The Service’s decision, which is effective June 15, designates fishers in the southern Sierra Nevada Mountains in California as a distinct population segment, separating it from a population in Northern California and southern Oregon, which will not be listed.
The Service first proposed listing fishers throughout Washington, Oregon and California as threatened in 2014. The agency withdrew that proposal in 2016, prompting a lawsuit by the Center for Biological Diversity. In accordance with the court order in that case, issued in 2018, the Service again proposed listing West Coast fishers as threatened.
This month’s final rule will instead split the fishers into two populations, and list only the southern distinct population segment under the ESA. The agency notes that it has reevaluated its approach since last year’s proposed rule based on public comments.
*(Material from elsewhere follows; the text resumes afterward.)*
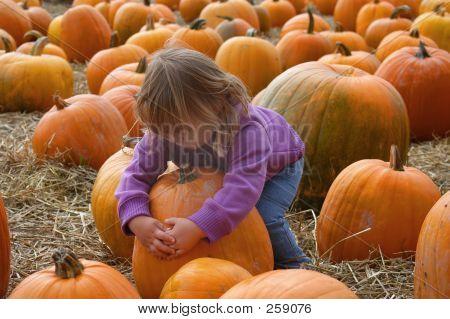 Harvest 7006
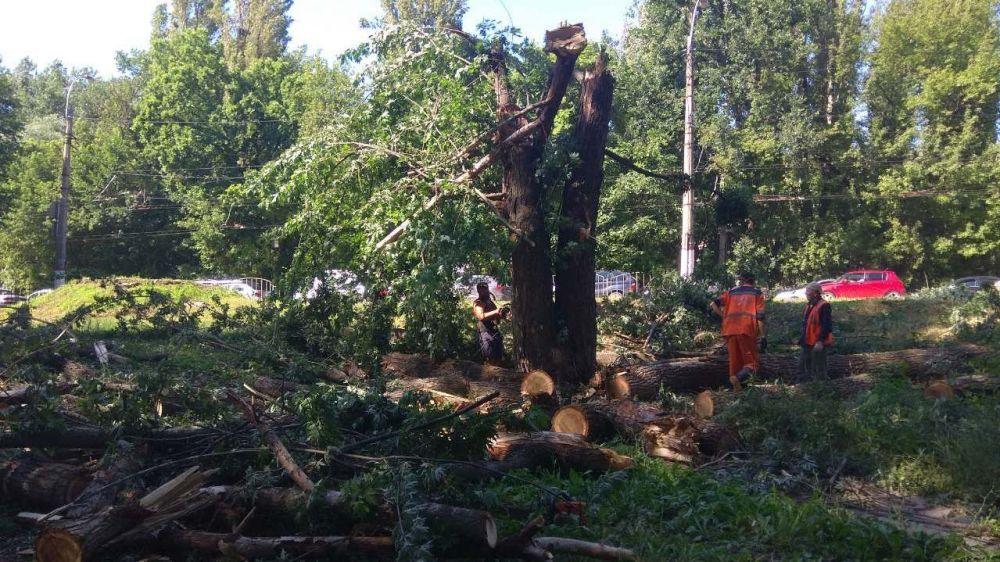 Наталья Маленко: «Пришло время обновлять деревья в городе»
The Service indicated that many of these comments supported a “concept we presented in the 2014 Proposed Rule that outlined alternative DPSs based on recognizing the unique genetic characteristics within each subpopulation and allowing for separate management of these two population segments.” The agency also references existing voluntary conservation methods, which will continue.
Fishers face threats of habitat loss and fragmentation due to both high-severity wildfire and wildfire suppression, climate change, and tree mortality due to drought, disease and insects. The southern Sierra Nevada population of fishers “has recently experienced substantial loss of habitat and increase in habitat fragmentation following the 2012-2015 drought,” the Service’s listing decision says. “This period of drought and associated insect infestation, fire and tree mortality has resulted in a 39% decline in fisher foraging and denning habitat in the [population] in a period of 5 years.”
The data that the USFWS relied on in issuing this listing suggest that the southern Sierra Nevada fished population is likely to remain small or be reduced in the future, especially given that this population has the lowest average litter size for the species.